Thermal infrared (IR) sensors are used for many purposes in noncontact temperature measurement, motion control, gas analysis, fire detection, thermal imaging and many other fields like process control, safety and security as well as the health industry . They absorb the incident IR radiation and transform it into a corresponding temperature increase in the sensor element, which in turn is measured by means of temperature-sensitive transducers, e.g., pyroelectric elements, thermopiles or bolometers.

The thermal resolution of a pyroelectric sensor is directly proportional to the absorption of the sensor element so that it should be as high as possible. Absorption layers should be as thin as possible to keep their heat capacity low, which is required for fast and high-responsive thermal IR sensors .

GLAD is a special deposition process for thin films, which belongs to the PVD (physical vapor deposition) processes. It features deposition under grazing incidence with very high deposition angles α of more than 80 and substrate rotation (Robbie1998). By rotating and tilting the substrate around the deposition angle, porous thin films can be deposited whose structure can be influenced in the nanometer range .
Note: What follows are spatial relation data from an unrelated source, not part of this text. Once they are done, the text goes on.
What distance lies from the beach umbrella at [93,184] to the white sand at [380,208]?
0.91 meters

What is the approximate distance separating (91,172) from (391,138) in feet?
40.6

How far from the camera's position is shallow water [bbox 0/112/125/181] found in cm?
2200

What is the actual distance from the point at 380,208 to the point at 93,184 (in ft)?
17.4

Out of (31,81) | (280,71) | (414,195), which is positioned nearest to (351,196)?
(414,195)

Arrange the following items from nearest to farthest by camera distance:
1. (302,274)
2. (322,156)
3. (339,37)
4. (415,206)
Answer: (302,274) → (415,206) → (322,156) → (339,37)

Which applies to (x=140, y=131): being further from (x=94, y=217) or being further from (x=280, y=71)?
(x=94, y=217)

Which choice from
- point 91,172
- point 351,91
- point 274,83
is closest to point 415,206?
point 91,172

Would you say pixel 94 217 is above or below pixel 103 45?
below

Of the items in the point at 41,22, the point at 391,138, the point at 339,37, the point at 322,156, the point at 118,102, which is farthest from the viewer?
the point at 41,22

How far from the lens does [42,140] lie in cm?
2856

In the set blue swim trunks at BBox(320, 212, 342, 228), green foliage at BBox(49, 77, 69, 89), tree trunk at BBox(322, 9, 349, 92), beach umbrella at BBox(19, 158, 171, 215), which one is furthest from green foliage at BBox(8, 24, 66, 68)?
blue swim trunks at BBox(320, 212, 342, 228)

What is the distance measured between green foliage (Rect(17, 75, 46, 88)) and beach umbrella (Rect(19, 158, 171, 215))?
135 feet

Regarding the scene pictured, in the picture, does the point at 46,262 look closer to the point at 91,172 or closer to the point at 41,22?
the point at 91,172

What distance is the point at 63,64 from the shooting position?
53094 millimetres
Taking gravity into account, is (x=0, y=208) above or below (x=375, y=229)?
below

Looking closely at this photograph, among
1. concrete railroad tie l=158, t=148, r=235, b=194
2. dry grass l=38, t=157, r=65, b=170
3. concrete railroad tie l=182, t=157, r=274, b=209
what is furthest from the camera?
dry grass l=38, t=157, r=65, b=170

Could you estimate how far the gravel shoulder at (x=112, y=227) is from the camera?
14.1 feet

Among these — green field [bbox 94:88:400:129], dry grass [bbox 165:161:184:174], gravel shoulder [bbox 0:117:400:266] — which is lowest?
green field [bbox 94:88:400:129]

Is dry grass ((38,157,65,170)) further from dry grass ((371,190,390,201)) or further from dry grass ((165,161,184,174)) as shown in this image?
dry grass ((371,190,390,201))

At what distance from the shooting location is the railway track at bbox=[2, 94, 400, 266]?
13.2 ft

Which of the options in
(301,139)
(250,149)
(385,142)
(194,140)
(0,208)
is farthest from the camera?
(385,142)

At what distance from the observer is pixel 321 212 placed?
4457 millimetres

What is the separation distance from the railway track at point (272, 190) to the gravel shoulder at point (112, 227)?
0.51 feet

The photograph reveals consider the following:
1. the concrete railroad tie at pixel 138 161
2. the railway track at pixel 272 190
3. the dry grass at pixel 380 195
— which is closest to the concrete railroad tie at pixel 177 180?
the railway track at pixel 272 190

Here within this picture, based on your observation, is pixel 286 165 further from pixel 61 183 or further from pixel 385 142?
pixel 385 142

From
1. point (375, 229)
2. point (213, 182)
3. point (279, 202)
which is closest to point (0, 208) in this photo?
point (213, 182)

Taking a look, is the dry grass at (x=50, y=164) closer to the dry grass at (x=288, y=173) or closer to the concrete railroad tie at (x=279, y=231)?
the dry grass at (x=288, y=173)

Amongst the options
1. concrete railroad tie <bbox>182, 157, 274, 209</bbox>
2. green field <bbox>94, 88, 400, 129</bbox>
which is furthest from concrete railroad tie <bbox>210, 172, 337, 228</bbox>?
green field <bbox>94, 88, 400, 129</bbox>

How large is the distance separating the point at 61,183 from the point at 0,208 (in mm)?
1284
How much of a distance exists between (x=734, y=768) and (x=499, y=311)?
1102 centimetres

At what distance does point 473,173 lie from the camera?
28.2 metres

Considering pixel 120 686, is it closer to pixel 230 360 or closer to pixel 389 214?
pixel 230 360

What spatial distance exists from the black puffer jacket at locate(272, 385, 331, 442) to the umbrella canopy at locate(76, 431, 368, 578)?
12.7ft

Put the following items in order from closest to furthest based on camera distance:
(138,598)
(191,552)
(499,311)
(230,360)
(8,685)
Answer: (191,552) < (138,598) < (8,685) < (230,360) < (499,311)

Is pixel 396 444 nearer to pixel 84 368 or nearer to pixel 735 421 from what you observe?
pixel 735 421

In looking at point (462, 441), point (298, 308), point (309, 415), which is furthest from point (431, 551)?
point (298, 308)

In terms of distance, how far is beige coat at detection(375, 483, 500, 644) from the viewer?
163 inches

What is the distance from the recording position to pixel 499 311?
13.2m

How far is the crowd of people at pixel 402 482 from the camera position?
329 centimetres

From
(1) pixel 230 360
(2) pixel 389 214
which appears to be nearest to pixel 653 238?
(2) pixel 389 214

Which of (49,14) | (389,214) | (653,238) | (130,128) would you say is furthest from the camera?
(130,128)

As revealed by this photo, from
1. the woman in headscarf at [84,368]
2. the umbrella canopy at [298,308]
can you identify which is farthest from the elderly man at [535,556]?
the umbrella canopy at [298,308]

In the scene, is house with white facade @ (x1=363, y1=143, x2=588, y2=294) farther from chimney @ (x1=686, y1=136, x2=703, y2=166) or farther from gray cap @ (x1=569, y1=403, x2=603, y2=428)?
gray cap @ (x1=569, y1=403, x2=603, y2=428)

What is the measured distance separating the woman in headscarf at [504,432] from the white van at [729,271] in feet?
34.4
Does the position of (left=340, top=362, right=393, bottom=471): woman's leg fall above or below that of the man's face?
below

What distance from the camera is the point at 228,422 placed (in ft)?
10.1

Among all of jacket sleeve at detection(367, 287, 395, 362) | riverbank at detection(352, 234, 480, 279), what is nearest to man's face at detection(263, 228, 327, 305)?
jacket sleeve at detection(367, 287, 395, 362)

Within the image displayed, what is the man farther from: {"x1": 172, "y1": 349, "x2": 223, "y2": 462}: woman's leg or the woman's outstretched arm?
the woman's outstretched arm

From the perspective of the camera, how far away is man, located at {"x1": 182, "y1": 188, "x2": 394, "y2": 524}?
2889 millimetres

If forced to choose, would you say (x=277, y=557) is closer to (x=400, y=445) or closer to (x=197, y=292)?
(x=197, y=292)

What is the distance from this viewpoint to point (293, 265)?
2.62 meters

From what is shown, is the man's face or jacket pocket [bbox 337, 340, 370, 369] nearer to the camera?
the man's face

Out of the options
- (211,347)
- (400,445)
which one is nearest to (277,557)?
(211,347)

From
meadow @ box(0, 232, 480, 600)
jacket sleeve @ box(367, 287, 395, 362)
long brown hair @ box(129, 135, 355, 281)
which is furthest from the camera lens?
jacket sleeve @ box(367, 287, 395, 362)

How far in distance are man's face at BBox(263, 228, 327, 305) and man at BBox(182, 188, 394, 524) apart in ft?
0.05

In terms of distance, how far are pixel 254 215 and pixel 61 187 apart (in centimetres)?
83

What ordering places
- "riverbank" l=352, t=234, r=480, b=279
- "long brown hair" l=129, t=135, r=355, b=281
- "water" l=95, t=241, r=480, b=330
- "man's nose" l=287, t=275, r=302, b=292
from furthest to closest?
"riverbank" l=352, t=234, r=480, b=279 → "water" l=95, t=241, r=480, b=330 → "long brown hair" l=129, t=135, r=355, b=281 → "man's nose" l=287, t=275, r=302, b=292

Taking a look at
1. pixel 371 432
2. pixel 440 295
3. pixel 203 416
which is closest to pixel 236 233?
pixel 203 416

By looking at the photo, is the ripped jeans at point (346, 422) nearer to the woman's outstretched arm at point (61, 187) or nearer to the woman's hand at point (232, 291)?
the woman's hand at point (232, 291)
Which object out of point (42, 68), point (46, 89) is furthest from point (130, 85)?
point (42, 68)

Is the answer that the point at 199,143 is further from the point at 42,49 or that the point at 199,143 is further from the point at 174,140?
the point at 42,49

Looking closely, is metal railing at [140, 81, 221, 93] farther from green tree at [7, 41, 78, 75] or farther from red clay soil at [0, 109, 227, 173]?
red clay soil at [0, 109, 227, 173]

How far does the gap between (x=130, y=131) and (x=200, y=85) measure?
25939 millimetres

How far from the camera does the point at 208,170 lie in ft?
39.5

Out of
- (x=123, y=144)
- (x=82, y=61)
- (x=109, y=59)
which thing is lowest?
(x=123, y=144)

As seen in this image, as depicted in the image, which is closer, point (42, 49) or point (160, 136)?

In this paper we investigate the influence of the deposition angle, deposition rate and continuous substrate rotation speed on the morphology of thin films, in particular tantalum films. Tantalum is used because it has a volume-specific heat capacity that is 1.5 times lower than that of the often-used nichrome (NiCr). The study focuses on the shape of the deposited tantalum structures, which depends on the ratio of the deposition rate and substrate rotation speed; this is known as growth pitch. Another important parameter of our study is the porosity across the layer thickness, which strongly depends on both the deposition angle and the growth pitch.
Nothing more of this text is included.